Tasks to carry out:
(1) In the passage on White Rock, why is the first ascent of the cliff thought possibly to have been made by Native Americans? Answer in one to three sentences.
(2) Extend the passage on White Rock, the Wyoming cliff, beginning after its final sentence.

Cliff in the American state of Wyoming

White Rock is a cliff with an 11,284 ft summit located in Sublette County of Wyoming, United States.

== Description ==
This geographical feature is part of the remote Wind River Range and is situated six miles west of the Continental Divide. It is set in the Bridger Wilderness, on land managed by Bridger-Teton National Forest. Topographic relief is significant as the west aspect rises 3,300 ft above the Green River in approximately one mile. It is between Flat Top Mountain, 2.3 miles to the north-northeast, and Squaretop Mountain, 2.65 miles to the south. The iconic view of White Rock and Squaretop Mountain from Green River Lakes has been on the Wyoming licence plate since 2016.

== Geology ==
The mountain is composed of sedimentary rock that was laid down up to 450 million years ago in an ancient sea. The uppermost stratum is 300 million-year-old Madison Limestone, where seashell fossils are common. The cliff-forming limestone overlays a broken band of Darby Formation, which in turn overlays cliff-forming Bighorn Dolomite. The once sea-level strata were uplifted during the Laramide orogeny. Obsidian chippings have been found near the summit, suggesting the first ascent was possibly made by Native Americans.

Entries shown:
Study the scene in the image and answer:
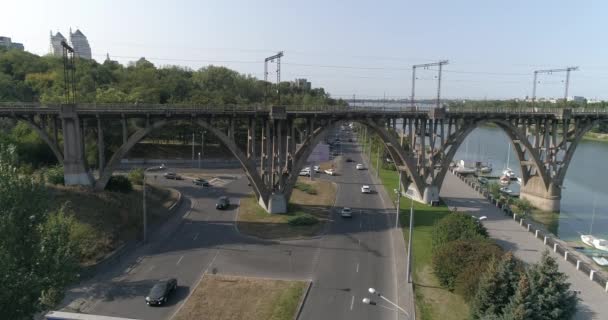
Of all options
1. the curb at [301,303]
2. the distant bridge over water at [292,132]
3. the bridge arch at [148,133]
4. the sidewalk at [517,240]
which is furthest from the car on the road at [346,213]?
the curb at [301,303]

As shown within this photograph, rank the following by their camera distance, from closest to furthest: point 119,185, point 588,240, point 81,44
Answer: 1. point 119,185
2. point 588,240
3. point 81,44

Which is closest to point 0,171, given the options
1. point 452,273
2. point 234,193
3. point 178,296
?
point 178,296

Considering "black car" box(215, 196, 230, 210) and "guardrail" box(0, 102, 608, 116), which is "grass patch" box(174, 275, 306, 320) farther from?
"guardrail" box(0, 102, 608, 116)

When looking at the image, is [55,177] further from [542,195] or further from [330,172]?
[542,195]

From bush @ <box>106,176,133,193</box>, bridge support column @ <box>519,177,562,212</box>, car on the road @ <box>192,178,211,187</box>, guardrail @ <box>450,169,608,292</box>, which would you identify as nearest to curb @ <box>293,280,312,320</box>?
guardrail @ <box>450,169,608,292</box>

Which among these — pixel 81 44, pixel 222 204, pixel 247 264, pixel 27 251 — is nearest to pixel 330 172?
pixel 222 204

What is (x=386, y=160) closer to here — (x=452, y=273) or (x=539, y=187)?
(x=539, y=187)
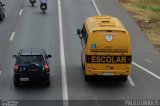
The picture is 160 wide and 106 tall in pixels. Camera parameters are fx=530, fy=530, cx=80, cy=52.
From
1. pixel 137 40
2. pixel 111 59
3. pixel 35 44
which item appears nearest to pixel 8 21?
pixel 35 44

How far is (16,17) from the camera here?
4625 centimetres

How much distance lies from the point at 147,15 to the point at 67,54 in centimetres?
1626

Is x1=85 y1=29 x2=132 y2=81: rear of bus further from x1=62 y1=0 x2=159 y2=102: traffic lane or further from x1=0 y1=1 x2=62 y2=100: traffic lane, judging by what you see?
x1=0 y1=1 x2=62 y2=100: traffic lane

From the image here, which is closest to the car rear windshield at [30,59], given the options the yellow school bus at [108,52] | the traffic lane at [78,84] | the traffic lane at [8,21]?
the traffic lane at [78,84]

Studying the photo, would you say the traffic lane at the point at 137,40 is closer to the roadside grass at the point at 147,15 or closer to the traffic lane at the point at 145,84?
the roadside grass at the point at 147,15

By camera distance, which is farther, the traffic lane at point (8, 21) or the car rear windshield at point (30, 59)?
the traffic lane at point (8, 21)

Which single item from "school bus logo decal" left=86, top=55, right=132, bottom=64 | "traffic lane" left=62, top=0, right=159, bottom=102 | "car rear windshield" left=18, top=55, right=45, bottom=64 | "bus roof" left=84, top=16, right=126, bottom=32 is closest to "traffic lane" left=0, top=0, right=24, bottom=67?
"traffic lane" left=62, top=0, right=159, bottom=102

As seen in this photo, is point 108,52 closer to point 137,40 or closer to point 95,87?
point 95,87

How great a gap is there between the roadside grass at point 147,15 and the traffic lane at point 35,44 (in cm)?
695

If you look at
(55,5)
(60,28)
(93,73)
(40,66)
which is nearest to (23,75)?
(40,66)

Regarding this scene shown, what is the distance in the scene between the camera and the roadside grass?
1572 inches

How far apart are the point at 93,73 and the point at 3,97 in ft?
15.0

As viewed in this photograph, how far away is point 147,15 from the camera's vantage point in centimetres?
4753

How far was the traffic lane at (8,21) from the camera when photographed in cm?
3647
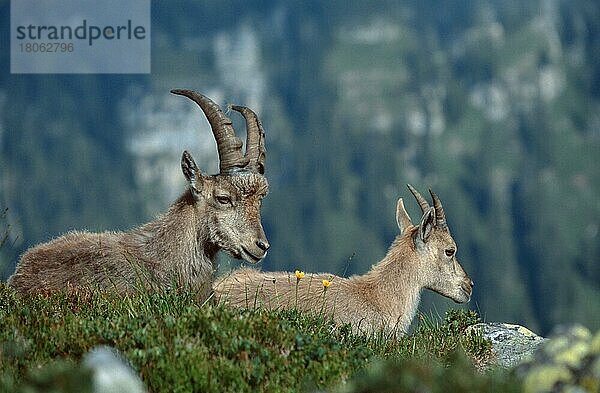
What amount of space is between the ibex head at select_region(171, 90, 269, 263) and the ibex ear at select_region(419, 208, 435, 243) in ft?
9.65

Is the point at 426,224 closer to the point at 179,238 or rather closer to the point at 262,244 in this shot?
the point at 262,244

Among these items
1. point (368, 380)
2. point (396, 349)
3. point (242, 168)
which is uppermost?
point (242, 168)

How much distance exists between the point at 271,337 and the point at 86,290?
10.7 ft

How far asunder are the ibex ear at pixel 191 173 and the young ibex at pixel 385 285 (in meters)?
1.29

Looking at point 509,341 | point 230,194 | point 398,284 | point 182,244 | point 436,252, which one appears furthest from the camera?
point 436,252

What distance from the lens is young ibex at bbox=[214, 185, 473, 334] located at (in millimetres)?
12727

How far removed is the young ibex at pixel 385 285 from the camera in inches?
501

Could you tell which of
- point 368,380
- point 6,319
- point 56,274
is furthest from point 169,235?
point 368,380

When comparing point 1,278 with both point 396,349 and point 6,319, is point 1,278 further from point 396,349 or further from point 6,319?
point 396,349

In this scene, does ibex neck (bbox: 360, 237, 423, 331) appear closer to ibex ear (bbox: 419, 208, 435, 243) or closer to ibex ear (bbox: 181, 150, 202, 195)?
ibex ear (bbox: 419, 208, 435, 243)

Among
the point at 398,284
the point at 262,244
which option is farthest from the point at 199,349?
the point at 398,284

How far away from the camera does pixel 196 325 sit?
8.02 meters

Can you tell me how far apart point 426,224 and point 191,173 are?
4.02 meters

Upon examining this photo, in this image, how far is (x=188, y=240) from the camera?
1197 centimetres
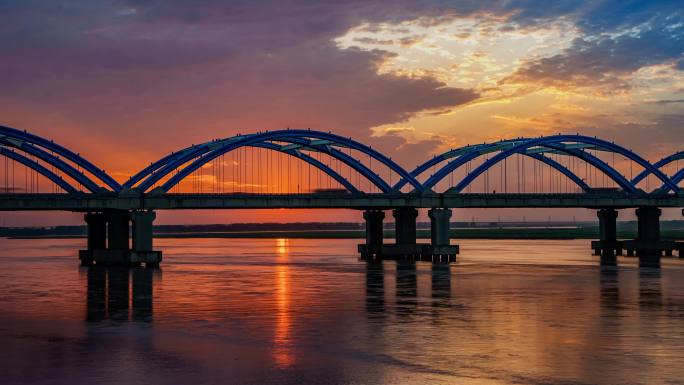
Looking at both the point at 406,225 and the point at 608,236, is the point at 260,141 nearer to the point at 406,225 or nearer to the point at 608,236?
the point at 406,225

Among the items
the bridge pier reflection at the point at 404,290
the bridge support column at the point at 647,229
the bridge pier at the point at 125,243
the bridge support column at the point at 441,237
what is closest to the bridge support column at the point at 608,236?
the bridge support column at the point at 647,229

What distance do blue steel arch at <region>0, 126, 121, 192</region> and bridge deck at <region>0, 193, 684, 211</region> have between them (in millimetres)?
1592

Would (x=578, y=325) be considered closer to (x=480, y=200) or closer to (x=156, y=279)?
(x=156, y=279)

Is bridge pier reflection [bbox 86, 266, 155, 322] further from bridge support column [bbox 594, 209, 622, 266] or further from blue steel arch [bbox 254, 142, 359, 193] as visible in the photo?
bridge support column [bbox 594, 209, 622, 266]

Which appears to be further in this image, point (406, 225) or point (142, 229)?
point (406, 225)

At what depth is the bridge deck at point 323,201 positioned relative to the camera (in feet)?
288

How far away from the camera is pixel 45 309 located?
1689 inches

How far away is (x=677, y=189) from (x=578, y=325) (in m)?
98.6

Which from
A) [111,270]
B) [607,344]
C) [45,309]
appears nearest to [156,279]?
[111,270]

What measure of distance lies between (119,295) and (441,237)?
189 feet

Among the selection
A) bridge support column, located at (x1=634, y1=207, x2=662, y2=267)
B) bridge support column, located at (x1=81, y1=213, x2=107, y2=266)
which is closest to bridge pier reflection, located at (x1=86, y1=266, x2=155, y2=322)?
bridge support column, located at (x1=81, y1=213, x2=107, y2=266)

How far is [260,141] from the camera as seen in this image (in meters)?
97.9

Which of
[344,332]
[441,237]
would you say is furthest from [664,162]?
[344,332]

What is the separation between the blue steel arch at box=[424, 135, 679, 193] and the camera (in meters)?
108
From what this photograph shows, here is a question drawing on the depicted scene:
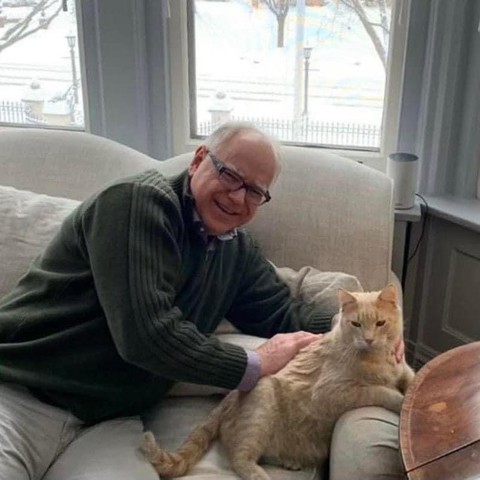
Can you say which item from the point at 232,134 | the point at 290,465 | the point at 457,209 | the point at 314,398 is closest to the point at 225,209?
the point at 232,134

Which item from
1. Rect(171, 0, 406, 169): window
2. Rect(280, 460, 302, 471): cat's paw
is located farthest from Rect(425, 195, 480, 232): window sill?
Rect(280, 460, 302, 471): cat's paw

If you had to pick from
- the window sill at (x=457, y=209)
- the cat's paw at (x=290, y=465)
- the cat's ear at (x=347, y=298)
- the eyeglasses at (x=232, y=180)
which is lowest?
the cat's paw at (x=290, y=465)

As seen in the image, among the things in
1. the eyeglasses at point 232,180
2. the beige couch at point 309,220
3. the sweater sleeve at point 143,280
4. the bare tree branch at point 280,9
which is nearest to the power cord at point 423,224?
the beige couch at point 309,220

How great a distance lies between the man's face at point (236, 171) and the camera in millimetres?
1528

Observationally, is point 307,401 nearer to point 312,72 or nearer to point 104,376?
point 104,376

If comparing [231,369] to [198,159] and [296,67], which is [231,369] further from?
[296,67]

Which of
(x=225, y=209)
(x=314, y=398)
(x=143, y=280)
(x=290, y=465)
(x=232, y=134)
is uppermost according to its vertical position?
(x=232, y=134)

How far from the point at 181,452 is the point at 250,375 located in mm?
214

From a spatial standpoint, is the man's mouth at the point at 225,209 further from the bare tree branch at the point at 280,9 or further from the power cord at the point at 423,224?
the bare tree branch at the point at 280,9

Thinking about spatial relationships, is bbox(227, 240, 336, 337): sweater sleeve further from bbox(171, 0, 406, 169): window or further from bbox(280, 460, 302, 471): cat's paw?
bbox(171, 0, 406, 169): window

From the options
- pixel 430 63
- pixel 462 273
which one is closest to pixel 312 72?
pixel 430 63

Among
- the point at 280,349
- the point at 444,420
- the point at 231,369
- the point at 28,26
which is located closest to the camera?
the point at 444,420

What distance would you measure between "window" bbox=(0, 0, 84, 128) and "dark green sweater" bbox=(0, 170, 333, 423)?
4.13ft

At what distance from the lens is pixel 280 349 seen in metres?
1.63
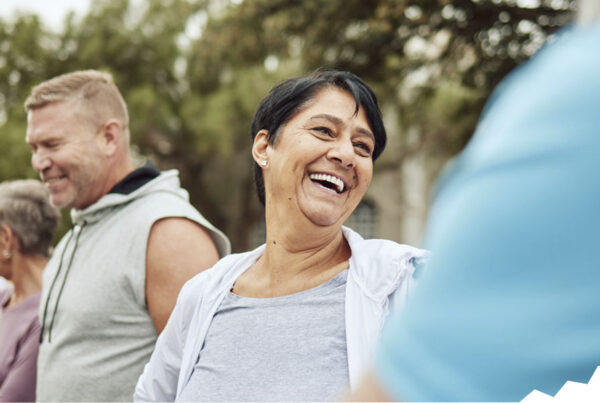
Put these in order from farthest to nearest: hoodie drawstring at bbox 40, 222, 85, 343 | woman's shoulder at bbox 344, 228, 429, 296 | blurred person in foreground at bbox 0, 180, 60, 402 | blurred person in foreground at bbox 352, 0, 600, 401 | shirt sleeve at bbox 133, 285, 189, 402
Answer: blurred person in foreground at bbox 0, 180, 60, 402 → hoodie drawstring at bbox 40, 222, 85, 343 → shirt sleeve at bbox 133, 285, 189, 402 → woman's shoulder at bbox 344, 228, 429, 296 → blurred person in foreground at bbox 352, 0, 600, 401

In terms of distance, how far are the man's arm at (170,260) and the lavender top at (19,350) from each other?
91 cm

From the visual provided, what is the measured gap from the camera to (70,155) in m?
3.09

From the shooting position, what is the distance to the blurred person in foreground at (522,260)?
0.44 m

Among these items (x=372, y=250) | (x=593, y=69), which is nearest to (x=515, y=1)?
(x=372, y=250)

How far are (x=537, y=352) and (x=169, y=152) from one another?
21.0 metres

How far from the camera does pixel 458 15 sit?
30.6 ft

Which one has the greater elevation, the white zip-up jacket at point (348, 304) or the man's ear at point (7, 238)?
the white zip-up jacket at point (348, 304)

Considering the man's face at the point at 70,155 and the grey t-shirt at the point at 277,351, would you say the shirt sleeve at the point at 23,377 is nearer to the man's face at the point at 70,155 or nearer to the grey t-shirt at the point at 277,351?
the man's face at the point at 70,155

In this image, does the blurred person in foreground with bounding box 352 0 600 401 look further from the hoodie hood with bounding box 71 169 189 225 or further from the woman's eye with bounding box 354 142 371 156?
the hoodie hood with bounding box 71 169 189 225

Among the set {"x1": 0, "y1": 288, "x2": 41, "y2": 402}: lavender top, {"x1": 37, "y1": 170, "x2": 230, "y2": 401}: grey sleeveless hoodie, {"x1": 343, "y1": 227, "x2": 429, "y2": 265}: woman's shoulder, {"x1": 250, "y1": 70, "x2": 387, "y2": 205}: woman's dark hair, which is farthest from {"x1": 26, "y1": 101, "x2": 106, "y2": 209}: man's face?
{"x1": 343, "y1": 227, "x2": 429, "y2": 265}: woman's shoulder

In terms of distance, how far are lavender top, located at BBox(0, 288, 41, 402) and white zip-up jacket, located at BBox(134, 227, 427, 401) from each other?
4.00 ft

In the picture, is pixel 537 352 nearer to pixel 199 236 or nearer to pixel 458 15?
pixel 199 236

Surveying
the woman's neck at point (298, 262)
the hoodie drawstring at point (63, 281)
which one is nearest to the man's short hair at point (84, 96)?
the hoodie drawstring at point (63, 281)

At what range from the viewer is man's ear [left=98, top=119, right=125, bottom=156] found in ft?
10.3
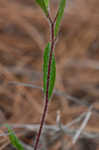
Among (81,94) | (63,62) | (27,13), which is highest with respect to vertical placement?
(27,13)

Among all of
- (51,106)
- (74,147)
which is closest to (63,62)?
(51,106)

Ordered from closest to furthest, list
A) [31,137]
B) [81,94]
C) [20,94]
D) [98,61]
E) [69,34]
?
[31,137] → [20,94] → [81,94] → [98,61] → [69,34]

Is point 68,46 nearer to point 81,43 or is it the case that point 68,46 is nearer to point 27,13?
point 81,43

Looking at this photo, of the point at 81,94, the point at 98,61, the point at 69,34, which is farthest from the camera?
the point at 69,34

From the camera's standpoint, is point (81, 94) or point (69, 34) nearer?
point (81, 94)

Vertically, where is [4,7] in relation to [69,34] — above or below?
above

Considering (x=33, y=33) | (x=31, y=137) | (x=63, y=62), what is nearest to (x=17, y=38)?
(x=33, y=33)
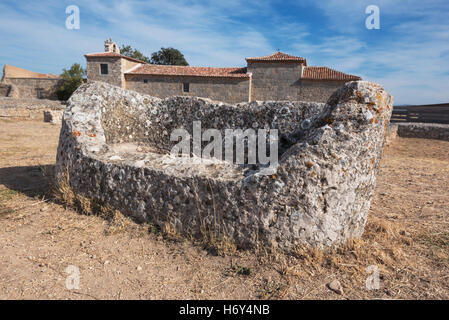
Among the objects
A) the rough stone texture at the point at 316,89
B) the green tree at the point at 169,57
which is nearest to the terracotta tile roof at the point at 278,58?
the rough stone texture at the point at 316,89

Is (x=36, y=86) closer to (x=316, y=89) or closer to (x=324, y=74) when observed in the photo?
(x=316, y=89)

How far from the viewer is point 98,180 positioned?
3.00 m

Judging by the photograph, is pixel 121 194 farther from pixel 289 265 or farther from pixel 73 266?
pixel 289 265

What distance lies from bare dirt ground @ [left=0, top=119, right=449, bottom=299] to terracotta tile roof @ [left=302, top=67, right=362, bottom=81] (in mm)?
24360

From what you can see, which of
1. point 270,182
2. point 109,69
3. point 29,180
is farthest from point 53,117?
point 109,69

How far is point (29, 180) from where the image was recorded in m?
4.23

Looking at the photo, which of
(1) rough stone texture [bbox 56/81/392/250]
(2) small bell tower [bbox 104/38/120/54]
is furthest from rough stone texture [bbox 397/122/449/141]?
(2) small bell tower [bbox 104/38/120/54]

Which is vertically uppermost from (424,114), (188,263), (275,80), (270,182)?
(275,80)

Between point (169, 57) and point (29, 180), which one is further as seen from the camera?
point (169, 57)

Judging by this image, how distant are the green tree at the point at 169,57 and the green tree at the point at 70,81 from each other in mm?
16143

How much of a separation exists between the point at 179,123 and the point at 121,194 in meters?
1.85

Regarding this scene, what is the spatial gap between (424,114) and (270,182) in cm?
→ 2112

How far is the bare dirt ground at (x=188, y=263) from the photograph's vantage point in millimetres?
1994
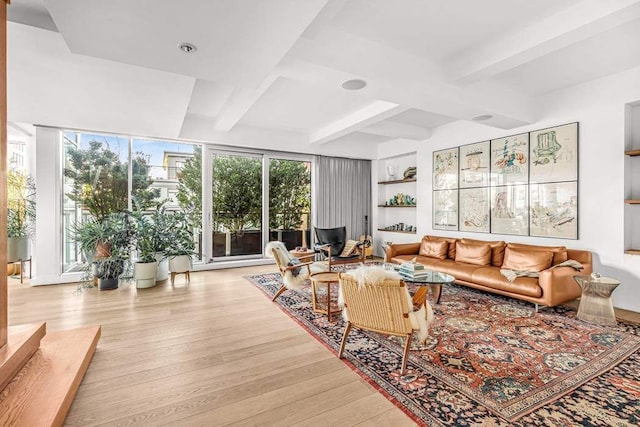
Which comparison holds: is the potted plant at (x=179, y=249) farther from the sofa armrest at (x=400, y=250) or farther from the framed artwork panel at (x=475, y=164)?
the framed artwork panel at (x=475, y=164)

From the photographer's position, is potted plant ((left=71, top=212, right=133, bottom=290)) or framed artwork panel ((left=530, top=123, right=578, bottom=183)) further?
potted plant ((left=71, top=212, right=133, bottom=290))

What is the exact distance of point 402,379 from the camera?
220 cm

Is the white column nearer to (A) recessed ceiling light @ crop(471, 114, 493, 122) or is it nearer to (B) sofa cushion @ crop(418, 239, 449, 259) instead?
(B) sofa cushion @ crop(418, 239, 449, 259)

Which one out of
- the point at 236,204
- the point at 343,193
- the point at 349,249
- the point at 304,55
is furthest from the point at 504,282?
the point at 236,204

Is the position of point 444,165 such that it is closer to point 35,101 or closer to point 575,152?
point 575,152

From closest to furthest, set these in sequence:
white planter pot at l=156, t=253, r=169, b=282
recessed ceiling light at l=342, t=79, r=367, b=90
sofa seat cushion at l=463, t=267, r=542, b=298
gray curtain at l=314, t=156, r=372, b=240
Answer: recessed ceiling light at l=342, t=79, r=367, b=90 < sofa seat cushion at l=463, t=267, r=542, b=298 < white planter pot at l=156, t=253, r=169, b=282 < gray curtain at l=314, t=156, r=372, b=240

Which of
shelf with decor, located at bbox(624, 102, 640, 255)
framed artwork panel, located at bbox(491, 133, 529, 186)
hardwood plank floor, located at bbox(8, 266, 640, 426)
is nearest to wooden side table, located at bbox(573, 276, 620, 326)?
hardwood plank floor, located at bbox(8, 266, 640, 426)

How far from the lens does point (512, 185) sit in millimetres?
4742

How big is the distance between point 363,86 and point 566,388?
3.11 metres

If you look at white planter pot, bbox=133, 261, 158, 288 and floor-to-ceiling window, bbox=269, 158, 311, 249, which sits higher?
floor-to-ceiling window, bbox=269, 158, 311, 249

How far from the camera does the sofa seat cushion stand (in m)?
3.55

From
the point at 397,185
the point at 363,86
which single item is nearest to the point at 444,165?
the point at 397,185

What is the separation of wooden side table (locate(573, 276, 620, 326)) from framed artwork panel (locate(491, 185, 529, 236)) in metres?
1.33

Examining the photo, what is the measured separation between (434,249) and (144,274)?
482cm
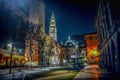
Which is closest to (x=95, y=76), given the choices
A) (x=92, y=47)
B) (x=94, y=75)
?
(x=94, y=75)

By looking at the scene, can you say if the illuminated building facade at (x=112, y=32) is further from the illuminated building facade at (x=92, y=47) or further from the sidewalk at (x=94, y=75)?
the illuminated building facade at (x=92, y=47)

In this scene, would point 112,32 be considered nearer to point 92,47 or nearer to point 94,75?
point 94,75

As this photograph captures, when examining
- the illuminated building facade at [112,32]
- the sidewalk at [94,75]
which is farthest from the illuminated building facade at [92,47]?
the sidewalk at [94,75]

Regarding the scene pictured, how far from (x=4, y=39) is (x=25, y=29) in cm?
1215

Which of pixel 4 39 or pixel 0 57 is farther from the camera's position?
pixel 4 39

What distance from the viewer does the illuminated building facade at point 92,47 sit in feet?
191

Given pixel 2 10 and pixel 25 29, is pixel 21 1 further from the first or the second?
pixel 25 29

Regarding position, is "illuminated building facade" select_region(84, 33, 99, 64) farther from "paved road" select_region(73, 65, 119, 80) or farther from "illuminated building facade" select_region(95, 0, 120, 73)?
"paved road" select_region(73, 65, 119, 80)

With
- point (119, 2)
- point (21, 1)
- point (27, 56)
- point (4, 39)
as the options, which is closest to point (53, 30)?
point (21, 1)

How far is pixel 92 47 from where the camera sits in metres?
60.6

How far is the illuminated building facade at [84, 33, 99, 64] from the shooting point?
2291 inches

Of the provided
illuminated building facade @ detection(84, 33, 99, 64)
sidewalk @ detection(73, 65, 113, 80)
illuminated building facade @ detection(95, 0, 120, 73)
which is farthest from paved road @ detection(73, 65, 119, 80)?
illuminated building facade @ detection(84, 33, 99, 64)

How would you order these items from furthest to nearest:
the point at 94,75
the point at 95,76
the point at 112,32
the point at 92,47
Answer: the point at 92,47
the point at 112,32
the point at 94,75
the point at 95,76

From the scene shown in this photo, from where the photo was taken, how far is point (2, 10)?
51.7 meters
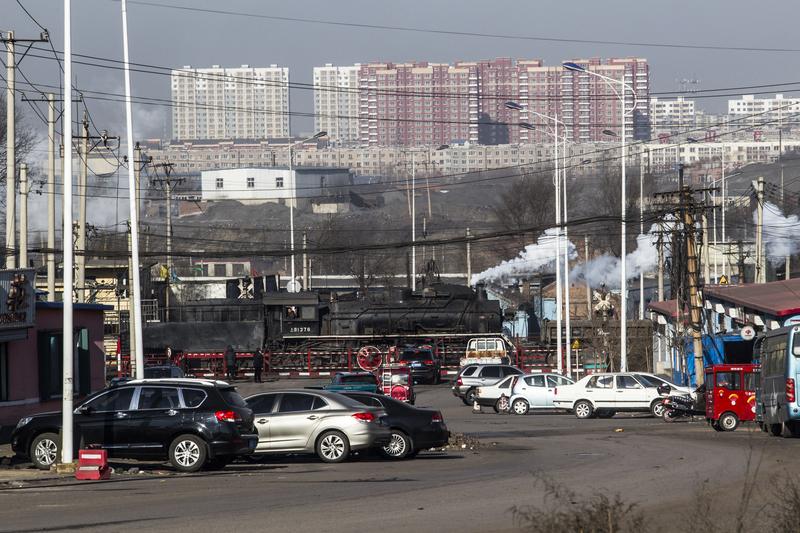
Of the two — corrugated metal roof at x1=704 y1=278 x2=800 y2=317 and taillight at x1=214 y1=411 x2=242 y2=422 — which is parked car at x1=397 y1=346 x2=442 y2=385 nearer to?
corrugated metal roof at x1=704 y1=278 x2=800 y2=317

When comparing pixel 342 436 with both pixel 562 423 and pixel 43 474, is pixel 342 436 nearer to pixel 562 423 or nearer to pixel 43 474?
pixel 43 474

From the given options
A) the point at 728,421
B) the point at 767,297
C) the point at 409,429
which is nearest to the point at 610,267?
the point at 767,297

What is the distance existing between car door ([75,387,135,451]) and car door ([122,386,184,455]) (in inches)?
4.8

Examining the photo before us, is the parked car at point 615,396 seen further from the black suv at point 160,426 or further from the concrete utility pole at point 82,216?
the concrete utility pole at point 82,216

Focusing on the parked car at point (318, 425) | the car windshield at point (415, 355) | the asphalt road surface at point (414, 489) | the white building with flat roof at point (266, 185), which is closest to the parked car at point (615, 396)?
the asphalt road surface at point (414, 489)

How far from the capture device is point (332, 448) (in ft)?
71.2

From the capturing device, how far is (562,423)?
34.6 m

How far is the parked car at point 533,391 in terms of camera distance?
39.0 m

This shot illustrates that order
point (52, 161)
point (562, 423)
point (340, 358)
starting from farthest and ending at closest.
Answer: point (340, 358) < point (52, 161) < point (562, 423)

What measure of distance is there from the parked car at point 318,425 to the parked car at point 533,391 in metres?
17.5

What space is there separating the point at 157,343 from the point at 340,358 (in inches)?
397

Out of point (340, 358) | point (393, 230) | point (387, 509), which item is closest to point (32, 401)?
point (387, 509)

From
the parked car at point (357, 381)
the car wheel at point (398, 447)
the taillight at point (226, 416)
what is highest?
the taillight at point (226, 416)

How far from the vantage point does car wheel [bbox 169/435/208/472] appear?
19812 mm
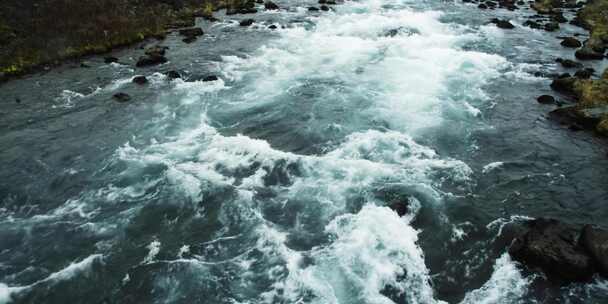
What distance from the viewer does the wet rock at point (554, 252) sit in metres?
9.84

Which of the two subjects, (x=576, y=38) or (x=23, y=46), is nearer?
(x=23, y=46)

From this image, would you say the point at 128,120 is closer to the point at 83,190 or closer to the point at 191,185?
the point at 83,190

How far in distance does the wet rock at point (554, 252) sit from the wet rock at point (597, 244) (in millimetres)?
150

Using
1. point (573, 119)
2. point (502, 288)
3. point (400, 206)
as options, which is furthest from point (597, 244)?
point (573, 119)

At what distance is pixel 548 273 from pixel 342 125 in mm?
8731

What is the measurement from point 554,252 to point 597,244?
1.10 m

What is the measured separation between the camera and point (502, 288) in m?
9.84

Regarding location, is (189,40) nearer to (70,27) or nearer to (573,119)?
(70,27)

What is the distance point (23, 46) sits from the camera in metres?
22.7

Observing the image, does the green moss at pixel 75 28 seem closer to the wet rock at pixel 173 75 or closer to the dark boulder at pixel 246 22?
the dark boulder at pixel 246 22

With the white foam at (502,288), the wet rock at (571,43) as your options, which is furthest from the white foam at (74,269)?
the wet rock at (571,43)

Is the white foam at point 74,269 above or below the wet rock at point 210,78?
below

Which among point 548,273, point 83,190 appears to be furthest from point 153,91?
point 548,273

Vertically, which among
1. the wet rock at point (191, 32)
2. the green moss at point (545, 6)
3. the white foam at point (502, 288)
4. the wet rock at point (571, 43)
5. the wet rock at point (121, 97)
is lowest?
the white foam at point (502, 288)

Your written answers:
(1) Obsidian chippings have been found near the summit of White Rock. This finding suggests that Native Americans may have made the first ascent.

(2)
== Climate ==
According to the Köppen climate classification system, White Rock is located in an alpine subarctic climate zone with long, cold, snowy winters, and cool to warm summers. Due to its altitude, it receives precipitation all year, as snow in winter, and as thunderstorms in summer. Precipitation runoff from the mountain drains into the Green River.

==Hazards==

Encountering bears is a concern in the Wind River Range. There are other concerns as well, including bugs, wildfires, adverse snow conditions and nighttime cold temperatures.

Importantly, there have been notable incidents, including accidental deaths, due to falls from steep cliffs (a misstep could be fatal in this class 4/5 terrain) and due to falling rocks, over the years, including 1993, 2007 (involving an experienced NOLS leader), 2015 and 2018. Other incidents include a seriously injured backpacker being airlifted near Squaretop Mountain in 2005, and a fatal hiker incident (from an apparent accidental fall) in 2006 that involved state search and rescue. The U.S. Forest Service does not offer updated aggregated records on the official number of fatalities in the Wind River Range.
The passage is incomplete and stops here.